We haven't been blessed with children, so I cannot comment on bringing them through one or more school districts, but you may want to research the policies the school districts have had during the pandemic. At least to see if the temper of the school district's leaders will align with your own leanings. i.e. Remote school vs in-person education. I have heard some horror stories from colleagues about children suddenly needing adult supervision at home since they are suddenly changed to remote learning.

One last plus, that I wish I could take more advantage of. Dixboro is adjacent to East Ann Arbor Medical Center ( Michigan Medicine ). Michigan Medicine has a gratis bus service from there through UM North Campus and to the main medical campus on the edge of downtown Ann Arbor and the UM Main Campus if time is of no object.
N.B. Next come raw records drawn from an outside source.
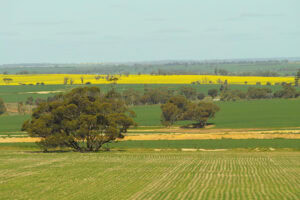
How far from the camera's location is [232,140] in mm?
75750

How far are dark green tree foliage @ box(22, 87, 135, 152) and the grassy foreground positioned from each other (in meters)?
6.17

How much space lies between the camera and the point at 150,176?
4044 cm

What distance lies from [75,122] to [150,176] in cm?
2469

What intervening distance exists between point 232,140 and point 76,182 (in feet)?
139

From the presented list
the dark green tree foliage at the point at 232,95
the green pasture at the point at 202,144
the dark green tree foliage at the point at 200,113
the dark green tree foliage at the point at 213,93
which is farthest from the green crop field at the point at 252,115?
the green pasture at the point at 202,144

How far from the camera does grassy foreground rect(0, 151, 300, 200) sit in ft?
105

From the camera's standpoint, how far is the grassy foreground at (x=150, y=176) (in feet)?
105

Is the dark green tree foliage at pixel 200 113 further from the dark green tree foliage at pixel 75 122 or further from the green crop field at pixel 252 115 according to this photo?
the dark green tree foliage at pixel 75 122

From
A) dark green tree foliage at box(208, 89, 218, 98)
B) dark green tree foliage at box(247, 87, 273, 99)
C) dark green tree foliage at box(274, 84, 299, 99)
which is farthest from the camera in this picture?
dark green tree foliage at box(208, 89, 218, 98)

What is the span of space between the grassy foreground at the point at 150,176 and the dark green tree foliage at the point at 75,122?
617cm

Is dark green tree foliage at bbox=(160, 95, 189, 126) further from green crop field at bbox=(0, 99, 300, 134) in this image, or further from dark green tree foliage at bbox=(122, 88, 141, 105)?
dark green tree foliage at bbox=(122, 88, 141, 105)

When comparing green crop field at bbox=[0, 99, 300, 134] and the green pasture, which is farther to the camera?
green crop field at bbox=[0, 99, 300, 134]

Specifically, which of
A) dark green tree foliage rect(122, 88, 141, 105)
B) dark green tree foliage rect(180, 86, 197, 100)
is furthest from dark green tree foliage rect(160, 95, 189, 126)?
dark green tree foliage rect(180, 86, 197, 100)

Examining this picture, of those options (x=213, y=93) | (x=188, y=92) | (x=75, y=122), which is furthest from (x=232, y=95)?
(x=75, y=122)
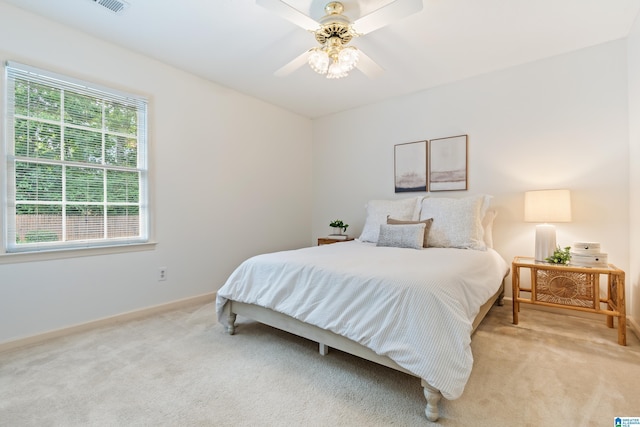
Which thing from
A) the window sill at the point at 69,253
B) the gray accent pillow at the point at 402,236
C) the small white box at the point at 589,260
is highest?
the gray accent pillow at the point at 402,236

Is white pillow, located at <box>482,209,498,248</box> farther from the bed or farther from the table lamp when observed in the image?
the table lamp

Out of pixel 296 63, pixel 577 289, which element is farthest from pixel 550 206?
pixel 296 63

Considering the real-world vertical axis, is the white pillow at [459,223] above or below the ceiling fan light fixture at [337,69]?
below

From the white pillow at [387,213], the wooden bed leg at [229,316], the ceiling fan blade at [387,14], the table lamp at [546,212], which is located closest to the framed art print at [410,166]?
the white pillow at [387,213]

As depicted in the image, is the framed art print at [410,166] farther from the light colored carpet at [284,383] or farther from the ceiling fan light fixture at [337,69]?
the light colored carpet at [284,383]

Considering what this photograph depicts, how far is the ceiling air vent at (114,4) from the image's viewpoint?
2129 millimetres

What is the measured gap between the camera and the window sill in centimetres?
220

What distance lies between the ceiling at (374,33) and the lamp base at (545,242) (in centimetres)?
167

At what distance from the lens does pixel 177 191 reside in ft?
10.4

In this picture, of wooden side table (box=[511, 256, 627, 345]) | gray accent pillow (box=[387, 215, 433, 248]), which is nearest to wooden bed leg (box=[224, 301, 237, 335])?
gray accent pillow (box=[387, 215, 433, 248])

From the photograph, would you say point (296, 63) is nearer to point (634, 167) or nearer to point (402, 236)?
point (402, 236)

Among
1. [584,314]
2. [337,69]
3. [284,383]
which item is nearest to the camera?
[284,383]

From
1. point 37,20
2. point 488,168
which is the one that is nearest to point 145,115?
point 37,20

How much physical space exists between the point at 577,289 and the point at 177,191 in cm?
378
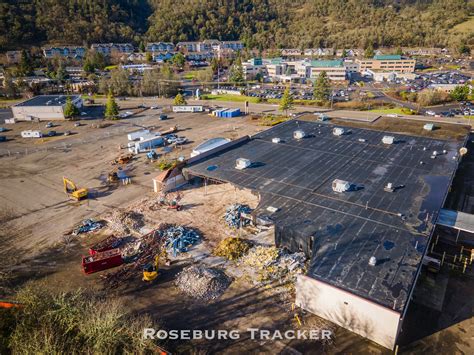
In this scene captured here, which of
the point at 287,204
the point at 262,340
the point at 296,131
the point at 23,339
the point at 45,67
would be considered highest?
the point at 45,67

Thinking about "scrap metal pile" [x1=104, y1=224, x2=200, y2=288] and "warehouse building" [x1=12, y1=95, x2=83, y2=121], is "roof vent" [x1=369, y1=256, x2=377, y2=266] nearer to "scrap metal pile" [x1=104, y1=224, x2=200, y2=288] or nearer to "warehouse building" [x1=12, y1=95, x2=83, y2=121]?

It takes a bit of time to get there and back again, but it can be a good option if you don't like dealing with traffic.

Our housing experience - We both grew up a lifetime ago in blue collar families, near Joy and Telegraph, she in Redford Twp, and I in Dearborn Heights. We have enjoyed some upward mobility due to educations in state universities ( Wayne State University and the University of Colorado at Boulder ).

In the 30 plus years we have been married we have lived in far-away Boulder County, Colorado; downtown Whitmore Lake, Dearborn Heights, near Ford and Outer Drive; and then bustling Kerrytown in Downtown Ann Arbor, and now in Dixboro.